Glutamine metabolism contributes to cellular redox homeostasis, not only by modulating GSH synthesis but also by maintaining a cytosolic pool of reduced NADPH. This NADPH pool acts as a donor of reductive potential for the regeneration of ROS-detoxifying enzymes and GSH [20]. Glutamine-derived NADPH has been shown to be required for survival of pancreatic cancer cell lines PANC-1 and SW1990 grown under CSC conditions (PCSC). In these cells, glutamine deprivation reduces expression of stemness-related genes, inhibits self-renewal, and impairs sphere formation. In line with a redox imbalance, PCSC spheres grown in glutamine-depleted conditions accumulate intracellular ROS. Interestingly, ROS accumulation can be prevented and rescued by supplementation with oxaloacetate [39]. It has been previously demonstrated that KRAS-mutated human pancreatic ductal adenocarcinoma (PDAC) reprogram glutamine metabolism and do not convert glutamate to αKG. Instead, PDAC cells transport glutamine-derived aspartate from mitochondria to the cytosol, where the aspartate transaminase GOT1 convert aspartate to oxaloacetate, finally used to generate malate and pyruvate. This series of reactions increases NADPH levels and maintains redox homeostasis [43]. Hence, this same pathway appears to be preferentially activated in PCSC, which indeed overexpress various transaminases. Accordingly, Li et al. demonstrate that transaminase inhibitors enhance ROS generation and promote radiation sensitivity in PCSC [39].
A central role for glutamine-derived NADPH has been demonstrated in non-small-cell lung cancer (NSCLC) H460 spheroids [44]. However, in this experimental system adaptation to anchorage-independent growth induces a fundamental change in citrate metabolism, with increased IDH1-dependent reductive carboxylation that promotes the formation of citrate from αKG in the cytosol. Production of citrate in the cytosol is linked to citrate flux to the mitochondria, where oxidative decarboxylation by IDH2 generates a mitochondrial NADPH pool and reduces mitochondrial ROS (Figure 2). The authors extend this observation to spheroids from multiple lung, colon and breast cancer cell lines. Although Jiang and colleagues do not investigate the impact of anchorage-independence on cancer cells stemness, previous studies have demonstrated that spheroids are enriched in stem-like cells, in comparison with adherent cultures [45,46,47]. Therefore, it is plausible to hypothesize a more general role for IDH1/2-mediated glutamine-derived NADPH in redox homeostasis in CSC spheroids. However, it is important to note that loss of matrix attachment is associated with a strong induction of ROS. Consequently, the activation of this IDH1-dependent pathway in spheroids may specifically develop to counteract detachment-dependent ROS accumulation.

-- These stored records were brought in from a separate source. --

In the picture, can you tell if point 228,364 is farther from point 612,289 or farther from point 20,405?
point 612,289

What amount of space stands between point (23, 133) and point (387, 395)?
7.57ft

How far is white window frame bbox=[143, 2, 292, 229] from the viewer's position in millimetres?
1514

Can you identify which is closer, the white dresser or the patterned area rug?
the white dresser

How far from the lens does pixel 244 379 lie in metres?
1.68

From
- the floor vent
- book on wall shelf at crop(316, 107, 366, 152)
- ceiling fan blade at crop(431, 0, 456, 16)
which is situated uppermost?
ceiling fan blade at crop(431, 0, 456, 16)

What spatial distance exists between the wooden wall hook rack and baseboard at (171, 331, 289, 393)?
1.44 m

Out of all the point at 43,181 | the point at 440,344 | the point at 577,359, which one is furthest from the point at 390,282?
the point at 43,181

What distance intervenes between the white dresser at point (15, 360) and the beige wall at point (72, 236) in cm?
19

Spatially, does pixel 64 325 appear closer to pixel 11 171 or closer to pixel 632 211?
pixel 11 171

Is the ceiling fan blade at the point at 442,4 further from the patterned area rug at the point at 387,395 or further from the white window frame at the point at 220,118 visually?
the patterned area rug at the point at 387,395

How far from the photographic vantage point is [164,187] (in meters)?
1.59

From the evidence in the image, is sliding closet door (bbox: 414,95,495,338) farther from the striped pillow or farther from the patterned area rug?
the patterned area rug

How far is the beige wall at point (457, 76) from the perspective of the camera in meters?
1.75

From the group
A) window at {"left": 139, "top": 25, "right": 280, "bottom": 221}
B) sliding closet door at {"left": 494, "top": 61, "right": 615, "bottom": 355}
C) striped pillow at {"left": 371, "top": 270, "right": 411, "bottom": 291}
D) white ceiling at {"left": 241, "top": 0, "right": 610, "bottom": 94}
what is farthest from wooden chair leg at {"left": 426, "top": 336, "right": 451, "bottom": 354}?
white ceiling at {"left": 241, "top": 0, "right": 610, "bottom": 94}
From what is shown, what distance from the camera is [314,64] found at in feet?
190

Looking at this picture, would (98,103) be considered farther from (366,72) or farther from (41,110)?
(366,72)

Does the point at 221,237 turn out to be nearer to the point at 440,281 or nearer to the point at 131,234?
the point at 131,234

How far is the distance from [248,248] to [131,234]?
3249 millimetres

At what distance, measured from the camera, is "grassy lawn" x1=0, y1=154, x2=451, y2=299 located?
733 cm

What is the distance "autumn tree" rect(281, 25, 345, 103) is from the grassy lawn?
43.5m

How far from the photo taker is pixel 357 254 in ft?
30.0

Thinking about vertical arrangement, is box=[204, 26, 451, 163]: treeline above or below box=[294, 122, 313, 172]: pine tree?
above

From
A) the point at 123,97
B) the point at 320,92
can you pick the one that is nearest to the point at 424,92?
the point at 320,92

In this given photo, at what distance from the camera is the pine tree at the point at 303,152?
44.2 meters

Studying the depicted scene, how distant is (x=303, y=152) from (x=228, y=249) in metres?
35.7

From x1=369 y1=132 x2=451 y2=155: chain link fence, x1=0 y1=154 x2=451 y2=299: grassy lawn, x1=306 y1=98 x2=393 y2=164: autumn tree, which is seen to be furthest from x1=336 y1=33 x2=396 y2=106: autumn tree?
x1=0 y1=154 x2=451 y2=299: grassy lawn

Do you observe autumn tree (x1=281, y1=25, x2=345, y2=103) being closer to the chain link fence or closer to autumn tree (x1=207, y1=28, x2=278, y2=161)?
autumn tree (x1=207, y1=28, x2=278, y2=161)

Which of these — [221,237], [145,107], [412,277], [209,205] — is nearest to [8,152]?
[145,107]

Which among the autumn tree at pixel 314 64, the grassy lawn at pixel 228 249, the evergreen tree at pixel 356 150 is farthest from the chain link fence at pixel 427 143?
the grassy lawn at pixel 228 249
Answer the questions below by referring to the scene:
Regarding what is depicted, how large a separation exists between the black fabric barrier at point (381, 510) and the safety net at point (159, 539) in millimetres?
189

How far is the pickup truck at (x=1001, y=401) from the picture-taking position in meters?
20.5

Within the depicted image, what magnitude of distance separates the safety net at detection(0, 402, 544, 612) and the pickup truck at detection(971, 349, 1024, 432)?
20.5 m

The activity of IDH1 enzyme in protecting CSC from oxidative damage has also been observed in glioma-initiating cells (GIC), where IDH1 inactivation, via silencing or pharmacological inhibition, diminishes NADPH production, reduces GSH levels, and increases ROS, thereby reducing GIC frequency [48]. Notably, oxidative decarboxylation of citrate by IDH1 produces NADPH and αKG, and the latter mediates indirect epigenetic effects of glutamine in CSC, as will be described below. On the whole, these studies show that IDH1-driven metabolic reprogramming is important for maintaining cancer stem cell compartment in different tissues.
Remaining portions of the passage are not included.